WRITTEN INSTRUCTION
Copy out every line of the data below word for word, changing nothing.

MATERIAL TO PROCESS
........

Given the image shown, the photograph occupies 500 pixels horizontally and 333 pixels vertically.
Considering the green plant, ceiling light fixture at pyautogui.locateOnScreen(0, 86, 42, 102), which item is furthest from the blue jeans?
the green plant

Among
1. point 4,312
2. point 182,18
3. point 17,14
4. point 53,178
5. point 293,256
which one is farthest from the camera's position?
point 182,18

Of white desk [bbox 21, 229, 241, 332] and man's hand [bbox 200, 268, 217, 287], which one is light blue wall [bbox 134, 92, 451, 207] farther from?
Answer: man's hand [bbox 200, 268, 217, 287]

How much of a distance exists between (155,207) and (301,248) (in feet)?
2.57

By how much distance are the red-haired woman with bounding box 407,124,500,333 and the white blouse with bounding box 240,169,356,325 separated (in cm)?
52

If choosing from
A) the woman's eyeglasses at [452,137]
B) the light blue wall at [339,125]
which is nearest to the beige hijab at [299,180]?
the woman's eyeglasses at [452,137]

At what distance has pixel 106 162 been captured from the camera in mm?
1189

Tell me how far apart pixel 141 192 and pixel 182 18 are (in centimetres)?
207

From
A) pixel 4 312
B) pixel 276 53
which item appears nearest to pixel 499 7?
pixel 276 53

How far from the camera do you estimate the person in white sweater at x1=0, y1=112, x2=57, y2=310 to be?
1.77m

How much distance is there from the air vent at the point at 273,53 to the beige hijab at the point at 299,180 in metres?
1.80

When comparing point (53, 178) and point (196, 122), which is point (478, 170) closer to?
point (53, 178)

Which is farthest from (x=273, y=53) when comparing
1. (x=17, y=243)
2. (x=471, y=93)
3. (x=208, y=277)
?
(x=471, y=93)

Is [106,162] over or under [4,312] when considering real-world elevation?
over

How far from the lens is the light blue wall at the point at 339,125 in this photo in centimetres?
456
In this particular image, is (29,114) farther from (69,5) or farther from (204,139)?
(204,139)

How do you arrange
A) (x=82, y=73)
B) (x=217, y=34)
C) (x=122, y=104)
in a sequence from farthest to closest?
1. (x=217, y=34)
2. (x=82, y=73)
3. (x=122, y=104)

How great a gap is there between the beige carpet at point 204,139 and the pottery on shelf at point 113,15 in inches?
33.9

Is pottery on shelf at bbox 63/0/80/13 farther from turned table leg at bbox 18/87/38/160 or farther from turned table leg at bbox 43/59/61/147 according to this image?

........

COMPLETED EXERCISE
Given the image shown, the photograph occupies 500 pixels horizontally and 333 pixels vertically.
Considering the green plant, ceiling light fixture at pyautogui.locateOnScreen(0, 86, 42, 102), which item is furthest from the blue jeans?
the green plant

Among
1. point 4,312
2. point 182,18
3. point 17,14
4. point 53,178
5. point 293,256
which one is farthest from the camera's position?
point 182,18

Of white desk [bbox 21, 229, 241, 332] and man's hand [bbox 200, 268, 217, 287], which one is light blue wall [bbox 134, 92, 451, 207] farther from?
Answer: man's hand [bbox 200, 268, 217, 287]

How much of a distance exists between (155,207) and (301,248) (in feet)?
2.57

By how much distance are the red-haired woman with bounding box 407,124,500,333 and the white blouse with bounding box 240,169,356,325 separated (in cm)?
52

If choosing from
A) the woman's eyeglasses at [452,137]
B) the light blue wall at [339,125]
which is nearest to the beige hijab at [299,180]?
the woman's eyeglasses at [452,137]

At what distance has pixel 106 162 been captured from the camera in mm?
1189

Tell me how far apart pixel 141 192 and pixel 182 18 are (in centimetres)?
207

From
A) pixel 4 312
B) pixel 276 53
which item appears nearest to pixel 499 7?
pixel 276 53

How far from the camera do you estimate the person in white sweater at x1=0, y1=112, x2=57, y2=310 to be?
1.77m

How much distance is there from the air vent at the point at 273,53 to the beige hijab at the point at 299,180 in metres?
1.80

When comparing point (53, 178) and point (196, 122), which is point (478, 170) closer to?
point (53, 178)

Which is farthest from (x=273, y=53) when comparing
1. (x=17, y=243)
2. (x=471, y=93)
3. (x=208, y=277)
?
(x=471, y=93)

Is [106,162] over or under [4,312] when considering real-world elevation?
over

How far from the lens is the light blue wall at the point at 339,125 in this photo in centimetres?
456
In this particular image, is (29,114) farther from (69,5) or farther from (204,139)?
(204,139)

How do you arrange
A) (x=82, y=73)
B) (x=217, y=34)
C) (x=122, y=104)
in a sequence from farthest to closest?
1. (x=217, y=34)
2. (x=82, y=73)
3. (x=122, y=104)

How great a gap is there between the beige carpet at point 204,139 and the pottery on shelf at point 113,15 in inches?
33.9

Is pottery on shelf at bbox 63/0/80/13 farther from turned table leg at bbox 18/87/38/160 or farther from turned table leg at bbox 43/59/61/147 according to this image?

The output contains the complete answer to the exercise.